DATA FOR THIS EXERCISE:
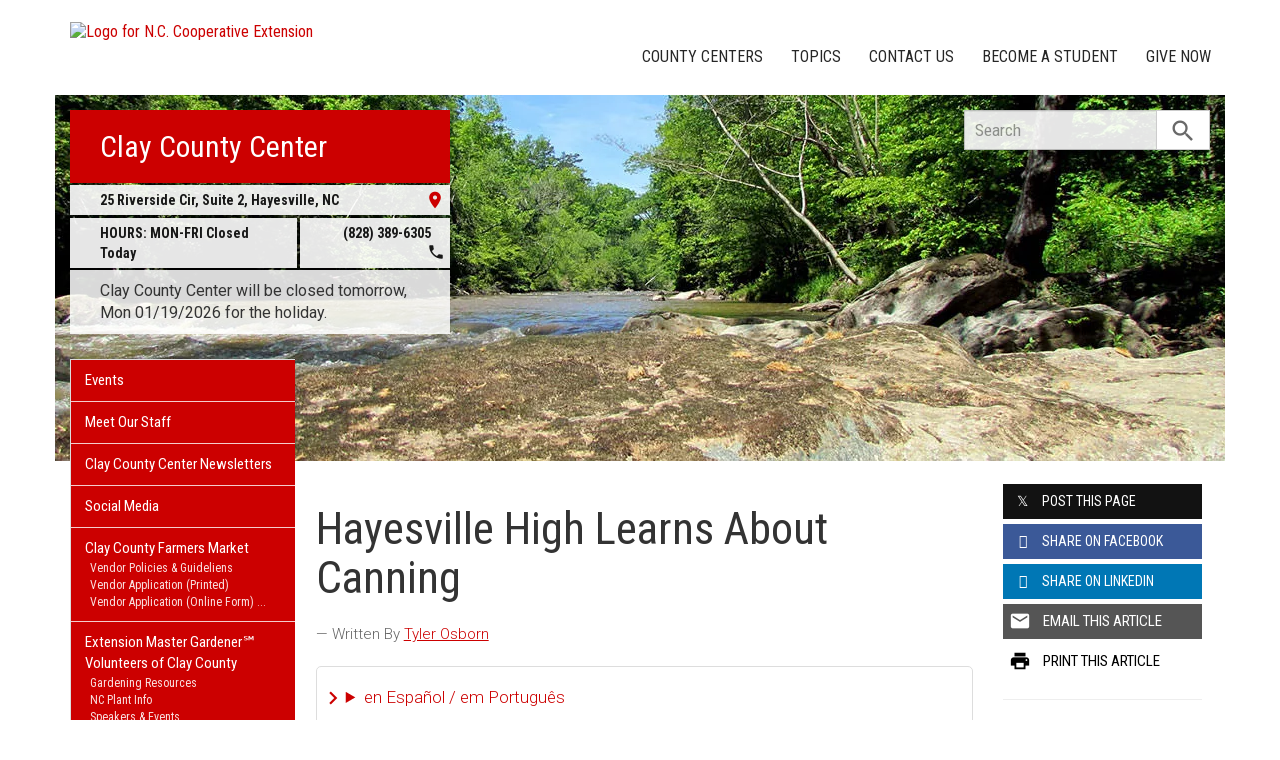

--- FILE ---
content_type: text/plain
request_url: https://www.google-analytics.com/j/collect?v=1&_v=j102&a=648817370&t=pageview&_s=1&dl=https%3A%2F%2Fclay.ces.ncsu.edu%2F2023%2F05%2Fhayesville-high-learns-about-canning%2F&ul=en-us%40posix&dt=Hayesville%20High%20Learns%20About%20Canning%20%7C%20N.C.%20Cooperative%20Extension&sr=1280x720&vp=1280x720&_u=IADAAEABAAAAACAAI~&jid=433982364&gjid=1838527702&cid=1417267622.1768757587&tid=UA-43900766-1&_gid=352838178.1768757587&_r=1&_slc=1&z=1552321201
body_size: -830
content:
2,cG-MNSCRWN4M2

--- FILE ---
content_type: application/javascript
request_url: https://clay.ces.ncsu.edu/wp-content/themes/extension-16/assets/js/src/instant.page.js
body_size: 941
content:
/*! instant.page v1.1.0 - (C) 2019 Alexandre Dieulot - https://instant.page/license */

let urlToPreload
let mouseoverTimer
let lastTouchTimestamp

const prefetcher = document.createElement('link')
const isSupported = prefetcher.relList && prefetcher.relList.supports && prefetcher.relList.supports('prefetch')
const allowQueryString = 'instantAllowQueryString' in document.body.dataset

if (isSupported) {
  prefetcher.rel = 'prefetch'
  document.head.appendChild(prefetcher)

  const eventListenersOptions = {
    capture: true,
    passive: true,
  }
  document.addEventListener('touchstart', touchstartListener, eventListenersOptions)
  document.addEventListener('mouseover', mouseoverListener, eventListenersOptions)
}

function touchstartListener(event) {
  /* Chrome on Android calls mouseover before touchcancel so `lastTouchTimestamp`
   * must be assigned on touchstart to be measured on mouseover. */
  lastTouchTimestamp = performance.now()

  const linkElement = event.target.closest('a')

  if (!linkElement) {
    return
  }

  if (!isPreloadable(linkElement)) {
    return
  }

  linkElement.addEventListener('touchcancel', touchendAndTouchcancelListener, {passive: true})
  linkElement.addEventListener('touchend', touchendAndTouchcancelListener, {passive: true})

  urlToPreload = linkElement.href
  preload(linkElement.href)
}

function touchendAndTouchcancelListener() {
  urlToPreload = undefined
  stopPreloading()
}

function mouseoverListener(event) {
  if (performance.now() - lastTouchTimestamp < 1100) {
    return
  }

  const linkElement = event.target.closest('a')

  if (!linkElement) {
    return
  }

  if (!isPreloadable(linkElement)) {
    return
  }

  linkElement.addEventListener('mouseout', mouseoutListener, {passive: true})

  urlToPreload = linkElement.href

  mouseoverTimer = setTimeout(() => {
    preload(linkElement.href)
    mouseoverTimer = undefined
  }, 65)
}

function mouseoutListener(event) {
  if (event.relatedTarget && event.target.closest('a') == event.relatedTarget.closest('a')) {
    return
  }

  if (mouseoverTimer) {
    clearTimeout(mouseoverTimer)
    mouseoverTimer = undefined
  }
  else {
    urlToPreload = undefined
    stopPreloading()
  }
}

function isPreloadable(linkElement) {
  if (urlToPreload == linkElement.href) {
    return
  }

  const urlObject = new URL(linkElement.href)

  if (urlObject.origin != location.origin) {
    return
  }

  if (!allowQueryString && urlObject.search && !('instant' in linkElement.dataset)) {
    return
  }

  if (urlObject.hash && urlObject.pathname + urlObject.search == location.pathname + location.search) {
    return
  }

  if ('noInstant' in linkElement.dataset) {
    return
  }

  return true
}

function preload(url) {
  prefetcher.href = url
}

function stopPreloading() {
  /* The spec says an empty string should abort the prefetching
  * but Firefox 64 interprets it as a relative URL to prefetch. */
  prefetcher.removeAttribute('href')
}
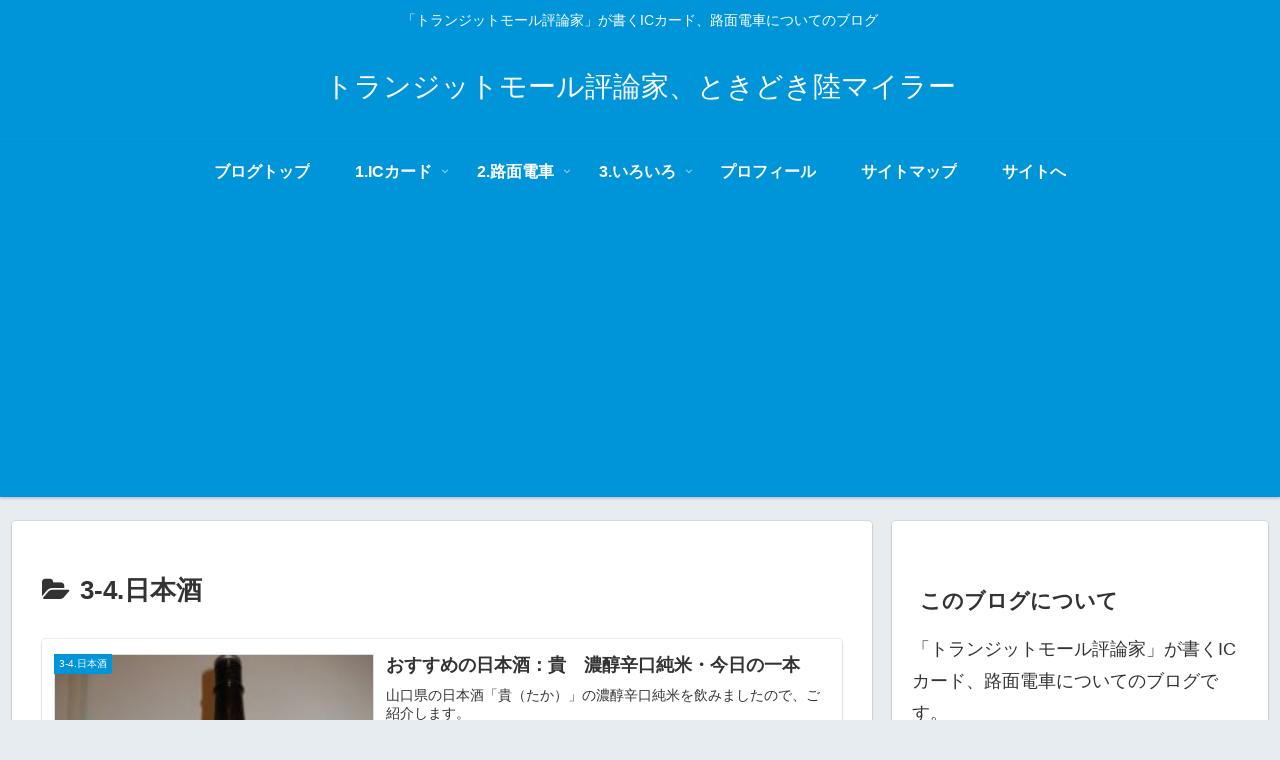

--- FILE ---
content_type: text/html; charset=utf-8
request_url: https://www.google.com/recaptcha/api2/aframe
body_size: 268
content:
<!DOCTYPE HTML><html><head><meta http-equiv="content-type" content="text/html; charset=UTF-8"></head><body><script nonce="_uJ1GMX9ZZ7zOio8skO3Sw">/** Anti-fraud and anti-abuse applications only. See google.com/recaptcha */ try{var clients={'sodar':'https://pagead2.googlesyndication.com/pagead/sodar?'};window.addEventListener("message",function(a){try{if(a.source===window.parent){var b=JSON.parse(a.data);var c=clients[b['id']];if(c){var d=document.createElement('img');d.src=c+b['params']+'&rc='+(localStorage.getItem("rc::a")?sessionStorage.getItem("rc::b"):"");window.document.body.appendChild(d);sessionStorage.setItem("rc::e",parseInt(sessionStorage.getItem("rc::e")||0)+1);localStorage.setItem("rc::h",'1768841867439');}}}catch(b){}});window.parent.postMessage("_grecaptcha_ready", "*");}catch(b){}</script></body></html>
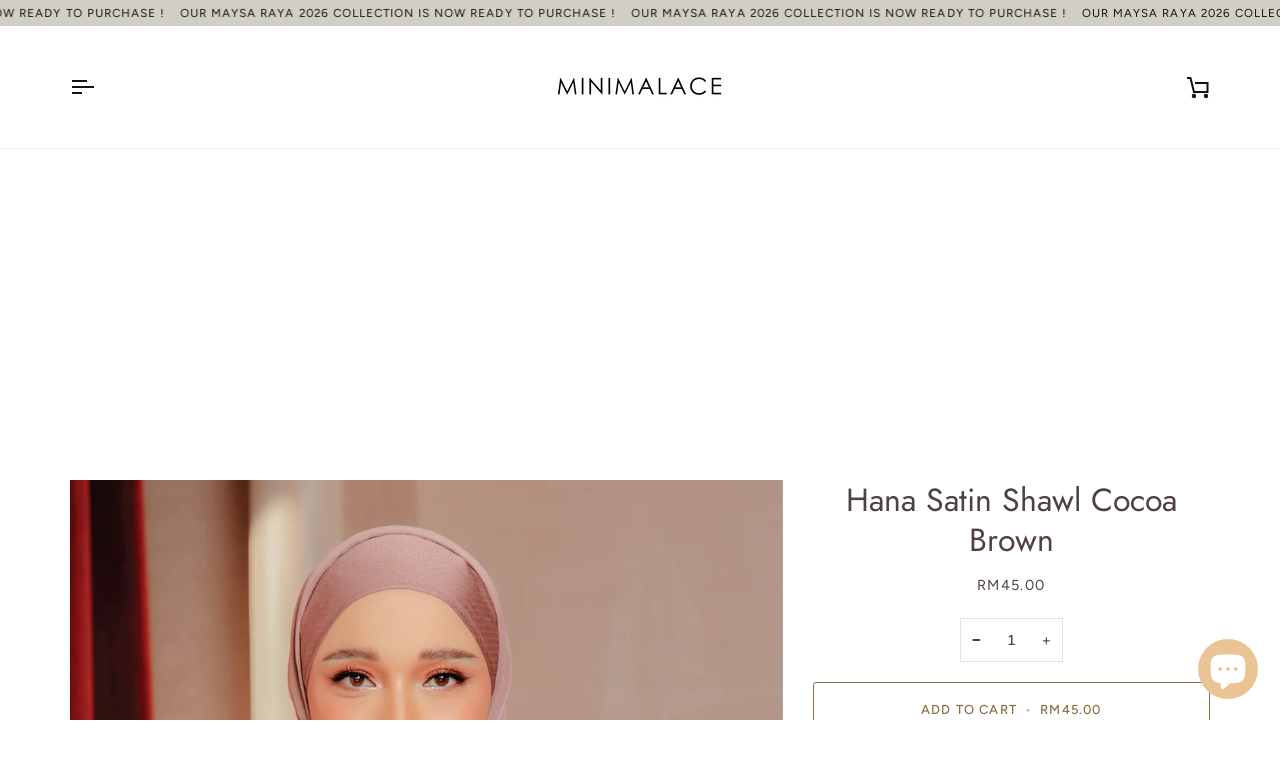

--- FILE ---
content_type: text/css
request_url: https://minimalace.com/cdn/shop/t/36/assets/font-settings.css?v=154270482156604991831759343390
body_size: 644
content:
@font-face{font-family:Jost;font-weight:400;font-style:normal;font-display:swap;src:url(//minimalace.com/cdn/fonts/jost/jost_n4.d47a1b6347ce4a4c9f437608011273009d91f2b7.woff2?h1=bWluaW1hbGFjZS5jb20&h2=bWluaW1hbGFjZTEuYWNjb3VudC5teXNob3BpZnkuY29t&h3=YWNjb3VudC5taW5pbWFsYWNlLmNvbQ&hmac=425b8c503340f5bba43503d3337041fa31a52a86ea64af9f8bfd0c7a125d67b5) format("woff2"),url(//minimalace.com/cdn/fonts/jost/jost_n4.791c46290e672b3f85c3d1c651ef2efa3819eadd.woff?h1=bWluaW1hbGFjZS5jb20&h2=bWluaW1hbGFjZTEuYWNjb3VudC5teXNob3BpZnkuY29t&h3=YWNjb3VudC5taW5pbWFsYWNlLmNvbQ&hmac=b98e51a5904595a2fd1025a99e4aa3fc1dcd94de4553055642d484ed7679e8a8) format("woff")}@font-face{font-family:Nunito;font-weight:600;font-style:normal;font-display:swap;src:url(//minimalace.com/cdn/fonts/nunito/nunito_n6.1a6c50dce2e2b3b0d31e02dbd9146b5064bea503.woff2?h1=bWluaW1hbGFjZS5jb20&h2=bWluaW1hbGFjZTEuYWNjb3VudC5teXNob3BpZnkuY29t&h3=YWNjb3VudC5taW5pbWFsYWNlLmNvbQ&hmac=d83d01cd6eed183c1f02bb54832f056f9fdd953ca86b19389b621ec1b95dfcaa) format("woff2"),url(//minimalace.com/cdn/fonts/nunito/nunito_n6.6b124f3eac46044b98c99f2feb057208e260962f.woff?h1=bWluaW1hbGFjZS5jb20&h2=bWluaW1hbGFjZTEuYWNjb3VudC5teXNob3BpZnkuY29t&h3=YWNjb3VudC5taW5pbWFsYWNlLmNvbQ&hmac=dc186394f916b737a5eb1b521f6bca3f293965ff124fb36eecdc9b29aab588c3) format("woff")}@font-face{font-family:Figtree;font-weight:400;font-style:normal;font-display:swap;src:url(//minimalace.com/cdn/fonts/figtree/figtree_n4.3c0838aba1701047e60be6a99a1b0a40ce9b8419.woff2?h1=bWluaW1hbGFjZS5jb20&h2=bWluaW1hbGFjZTEuYWNjb3VudC5teXNob3BpZnkuY29t&h3=YWNjb3VudC5taW5pbWFsYWNlLmNvbQ&hmac=5d5c401c705cadf33229959054e539b5557e982e50a171d775eeabc089b7a46c) format("woff2"),url(//minimalace.com/cdn/fonts/figtree/figtree_n4.c0575d1db21fc3821f17fd6617d3dee552312137.woff?h1=bWluaW1hbGFjZS5jb20&h2=bWluaW1hbGFjZTEuYWNjb3VudC5teXNob3BpZnkuY29t&h3=YWNjb3VudC5taW5pbWFsYWNlLmNvbQ&hmac=4a28c4763bfc85e343313fa1883c3dfb452ef1e9f5b48ffff34ee1c921dd20f5) format("woff")}@font-face{font-family:Jost;font-weight:500;font-style:normal;font-display:swap;src:url(//minimalace.com/cdn/fonts/jost/jost_n5.7c8497861ffd15f4e1284cd221f14658b0e95d61.woff2?h1=bWluaW1hbGFjZS5jb20&h2=bWluaW1hbGFjZTEuYWNjb3VudC5teXNob3BpZnkuY29t&h3=YWNjb3VudC5taW5pbWFsYWNlLmNvbQ&hmac=9873dcbb2e0af25c23497f8ba40a486d6cb6459a55953e6bfa7b7803ebd121d8) format("woff2"),url(//minimalace.com/cdn/fonts/jost/jost_n5.fb6a06896db583cc2df5ba1b30d9c04383119dd9.woff?h1=bWluaW1hbGFjZS5jb20&h2=bWluaW1hbGFjZTEuYWNjb3VudC5teXNob3BpZnkuY29t&h3=YWNjb3VudC5taW5pbWFsYWNlLmNvbQ&hmac=8561760084f74598a002d481874045dbd15f043a05cc34648babf755e0042622) format("woff")}@font-face{font-family:Figtree;font-weight:500;font-style:normal;font-display:swap;src:url(//minimalace.com/cdn/fonts/figtree/figtree_n5.3b6b7df38aa5986536945796e1f947445832047c.woff2?h1=bWluaW1hbGFjZS5jb20&h2=bWluaW1hbGFjZTEuYWNjb3VudC5teXNob3BpZnkuY29t&h3=YWNjb3VudC5taW5pbWFsYWNlLmNvbQ&hmac=cebe0b8bd4cb4e695ee679257d6ba57cb421017cd4aaf758b18cbca8a9ffc74b) format("woff2"),url(//minimalace.com/cdn/fonts/figtree/figtree_n5.f26bf6dcae278b0ed902605f6605fa3338e81dab.woff?h1=bWluaW1hbGFjZS5jb20&h2=bWluaW1hbGFjZTEuYWNjb3VudC5teXNob3BpZnkuY29t&h3=YWNjb3VudC5taW5pbWFsYWNlLmNvbQ&hmac=a4266e36c50db9a65afaaf0d22d686e5e31ca810a1c26b0e2ddbcddd9e7eb570) format("woff")}@font-face{font-family:Nunito;font-weight:700;font-style:normal;font-display:swap;src:url(//minimalace.com/cdn/fonts/nunito/nunito_n7.37cf9b8cf43b3322f7e6e13ad2aad62ab5dc9109.woff2?h1=bWluaW1hbGFjZS5jb20&h2=bWluaW1hbGFjZTEuYWNjb3VudC5teXNob3BpZnkuY29t&h3=YWNjb3VudC5taW5pbWFsYWNlLmNvbQ&hmac=6c55454eec052f0465245a61345165b70a18bf2aef046623050e00720dc7bd7f) format("woff2"),url(//minimalace.com/cdn/fonts/nunito/nunito_n7.45cfcfadc6630011252d54d5f5a2c7c98f60d5de.woff?h1=bWluaW1hbGFjZS5jb20&h2=bWluaW1hbGFjZTEuYWNjb3VudC5teXNob3BpZnkuY29t&h3=YWNjb3VudC5taW5pbWFsYWNlLmNvbQ&hmac=e41ba6f957a650e037e290c29c8d388025a76757e0da1c3e31a9e30b1b3d171f) format("woff")}@font-face{font-family:Nunito;font-weight:600;font-style:italic;font-display:swap;src:url(//minimalace.com/cdn/fonts/nunito/nunito_i6.79bb6a51553d3b72598bab76aca3c938e7c6ac54.woff2?h1=bWluaW1hbGFjZS5jb20&h2=bWluaW1hbGFjZTEuYWNjb3VudC5teXNob3BpZnkuY29t&h3=YWNjb3VudC5taW5pbWFsYWNlLmNvbQ&hmac=80a9e2f60a73925cdcc229f53f2f0cacde53640c017a2daac4191de62725e73e) format("woff2"),url(//minimalace.com/cdn/fonts/nunito/nunito_i6.9ad010b13940d2fa0d660e3029dd144c52772c10.woff?h1=bWluaW1hbGFjZS5jb20&h2=bWluaW1hbGFjZTEuYWNjb3VudC5teXNob3BpZnkuY29t&h3=YWNjb3VudC5taW5pbWFsYWNlLmNvbQ&hmac=6f97a1c75a6dc236a83fdafda90b905b5f8d8c9875aeb384cbbce0204d460548) format("woff")}@font-face{font-family:Nunito;font-weight:700;font-style:italic;font-display:swap;src:url(//minimalace.com/cdn/fonts/nunito/nunito_i7.3f8ba2027bc9ceb1b1764ecab15bae73f86c4632.woff2?h1=bWluaW1hbGFjZS5jb20&h2=bWluaW1hbGFjZTEuYWNjb3VudC5teXNob3BpZnkuY29t&h3=YWNjb3VudC5taW5pbWFsYWNlLmNvbQ&hmac=8f759a1679ba1d77cc425aa757a21238601c06de90e10dd87935e73ab095da9a) format("woff2"),url(//minimalace.com/cdn/fonts/nunito/nunito_i7.82bfb5f86ec77ada3c9f660da22064c2e46e1469.woff?h1=bWluaW1hbGFjZS5jb20&h2=bWluaW1hbGFjZTEuYWNjb3VudC5teXNob3BpZnkuY29t&h3=YWNjb3VudC5taW5pbWFsYWNlLmNvbQ&hmac=194a8db79a7183c0261be3164f303dc5a4c7bf538406ae90ca81e854d0032b00) format("woff")}
/*# sourceMappingURL=/cdn/shop/t/36/assets/font-settings.css.map?v=154270482156604991831759343390 */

WHAT THE TASK REQUIRES: In the records above, some lines hold the word "google"; copy each such line.

RESPONSE AREA:
request_url: https://www.google-analytics.com/j/collect?v=1&_v=j102&a=648817370&t=pageview&_s=1&dl=https%3A%2F%2Fclay.ces.ncsu.edu%2F2023%2F05%2Fhayesville-high-learns-about-canning%2F&ul=en-us%40posix&dt=Hayesville%20High%20Learns%20About%20Canning%20%7C%20N.C.%20Cooperative%20Extension&sr=1280x720&vp=1280x720&_u=IADAAEABAAAAACAAI~&jid=433982364&gjid=1838527702&cid=1417267622.1768757587&tid=UA-43900766-1&_gid=352838178.1768757587&_r=1&_slc=1&z=1552321201
request_url: https://www.google.com/recaptcha/api2/aframe
<!DOCTYPE HTML><html><head><meta http-equiv="content-type" content="text/html; charset=UTF-8"></head><body><script nonce="_uJ1GMX9ZZ7zOio8skO3Sw">/** Anti-fraud and anti-abuse applications only. See google.com/recaptcha */ try{var clients={'sodar':'https://pagead2.googlesyndication.com/pagead/sodar?'};window.addEventListener("message",function(a){try{if(a.source===window.parent){var b=JSON.parse(a.data);var c=clients[b['id']];if(c){var d=document.createElement('img');d.src=c+b['params']+'&rc='+(localStorage.getItem("rc::a")?sessionStorage.getItem("rc::b"):"");window.document.body.appendChild(d);sessionStorage.setItem("rc::e",parseInt(sessionStorage.getItem("rc::e")||0)+1);localStorage.setItem("rc::h",'1768841867439');}}}catch(b){}});window.parent.postMessage("_grecaptcha_ready", "*");}catch(b){}</script></body></html>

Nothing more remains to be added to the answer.